> EXERCISE BRIEF:
Pick out every line in the records below that contains the word "Parts" and copy each one in full.

[Records from a data source]
------------------------------

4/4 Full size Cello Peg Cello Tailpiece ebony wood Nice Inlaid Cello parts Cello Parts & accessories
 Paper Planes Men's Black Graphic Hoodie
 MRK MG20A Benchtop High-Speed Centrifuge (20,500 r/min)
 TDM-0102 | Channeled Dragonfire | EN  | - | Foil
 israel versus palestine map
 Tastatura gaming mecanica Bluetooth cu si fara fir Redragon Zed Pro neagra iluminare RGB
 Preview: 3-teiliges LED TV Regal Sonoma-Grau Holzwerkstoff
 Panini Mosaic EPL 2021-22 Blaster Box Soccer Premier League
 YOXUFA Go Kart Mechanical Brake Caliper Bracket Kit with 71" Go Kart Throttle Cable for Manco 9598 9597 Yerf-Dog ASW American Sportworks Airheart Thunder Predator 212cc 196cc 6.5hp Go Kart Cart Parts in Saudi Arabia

------------------------------

> SOLUTION TO THE PROBLEM:
4/4 Full size Cello Peg Cello Tailpiece ebony wood Nice Inlaid Cello parts Cello Parts & accessories
 YOXUFA Go Kart Mechanical Brake Caliper Bracket Kit with 71" Go Kart Throttle Cable for Manco 9598 9597 Yerf-Dog ASW American Sportworks Airheart Thunder Predator 212cc 196cc 6.5hp Go Kart Cart Parts in Saudi Arabia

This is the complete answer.